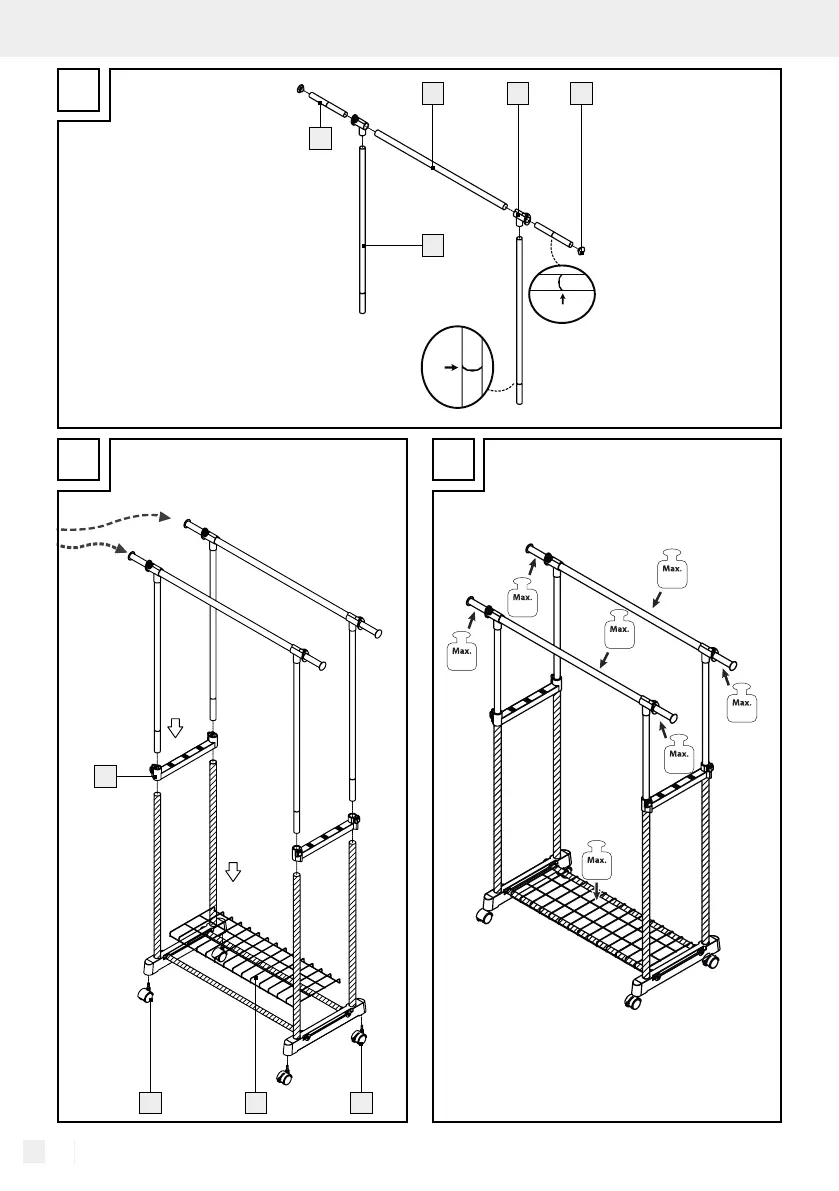 Max.

Max.

Max.

Max.

Max.

Max.

Max.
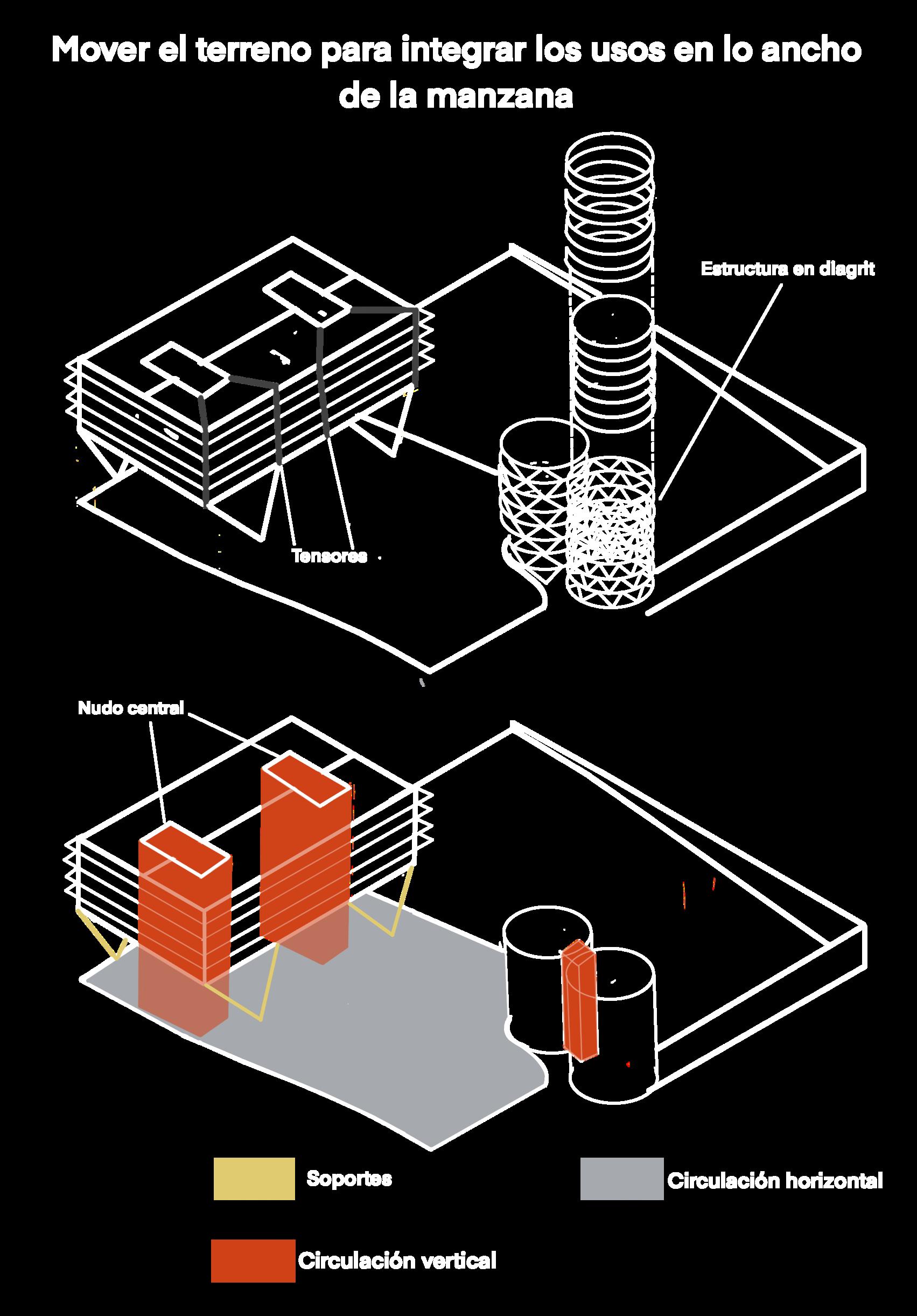 Mover el terreno para integrar los usos en lo ancho de la manzana

Estructura en diagrit

Tensores

Nudo central

Soportes

Circulación horizontal

Circulación vertical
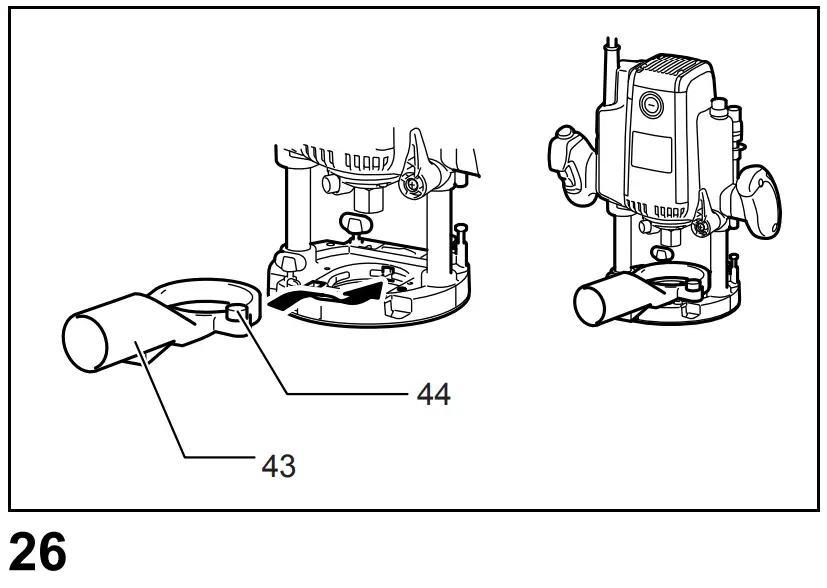 44

43

26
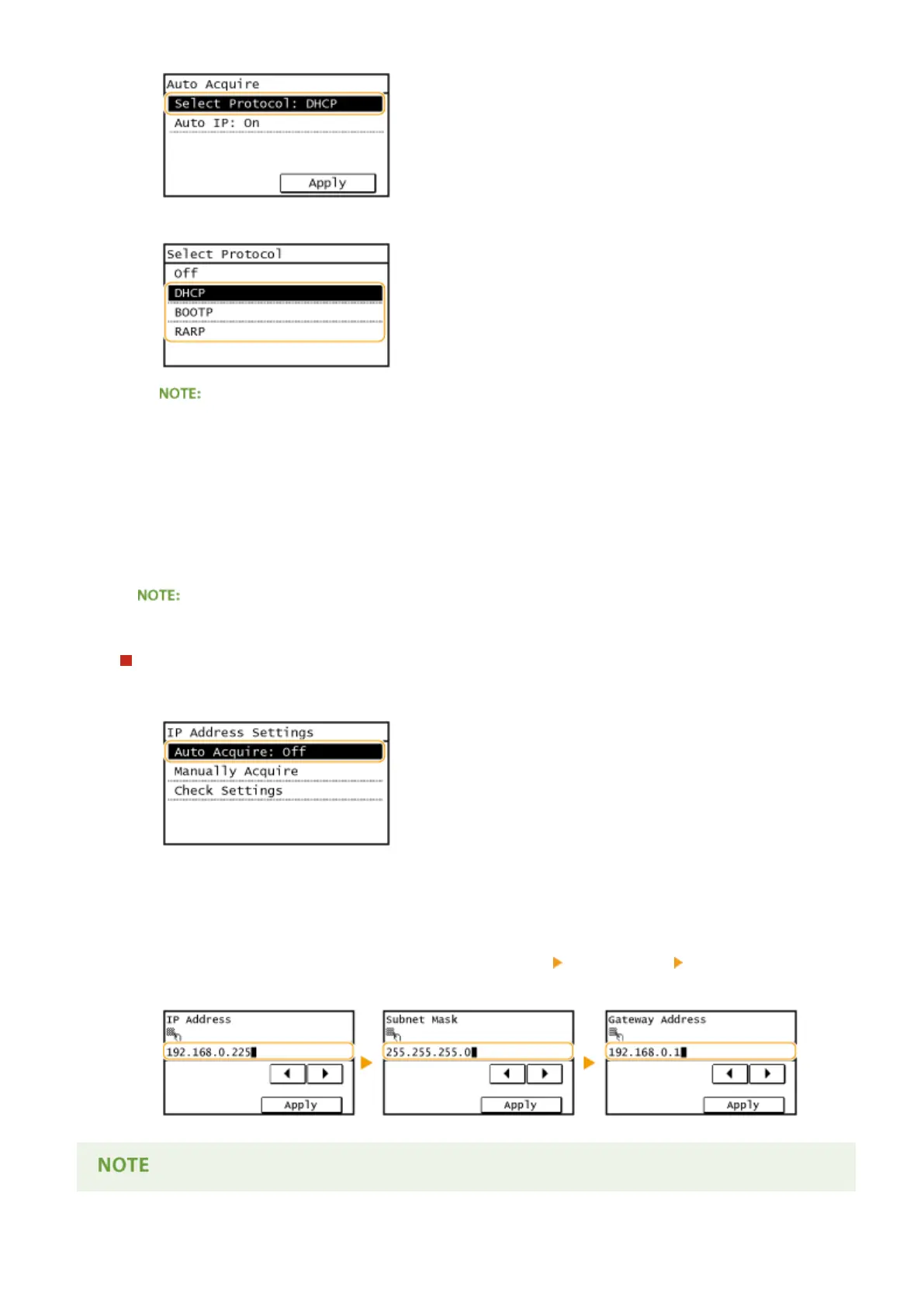 Auto Acquire
Select Protocol: DHCP
Auto IP: On
Apply

Select Protocol
Off
DHCP
BOOTP
RARP

NOTE:

NOTE:

IP Address Settings
Auto Acquire: Off
Manually Acquire
Check Settings

IP Address
192.168.0.225
Apply

Subnet Mask
255.255.255.0
Apply

Gateway Address
192.168.0.1
Apply

NOTE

-----

* _What the task requires_
Leaving out the pictures, reproduce the whole listing above exactly.

* _Your solution_
 Max.

Max.

Max.

Max.

Max.

Max.

Max.
 Mover el terreno para integrar los usos en lo ancho de la manzana

Estructura en diagrit

Tensores

Nudo central

Soportes

Circulación horizontal

Circulación vertical
 44

43

26
 Auto Acquire
Select Protocol: DHCP
Auto IP: On
Apply

Select Protocol
Off
DHCP
BOOTP
RARP

NOTE:

NOTE:

IP Address Settings
Auto Acquire: Off
Manually Acquire
Check Settings

IP Address
192.168.0.225
Apply

Subnet Mask
255.255.255.0
Apply

Gateway Address
192.168.0.1
Apply

NOTE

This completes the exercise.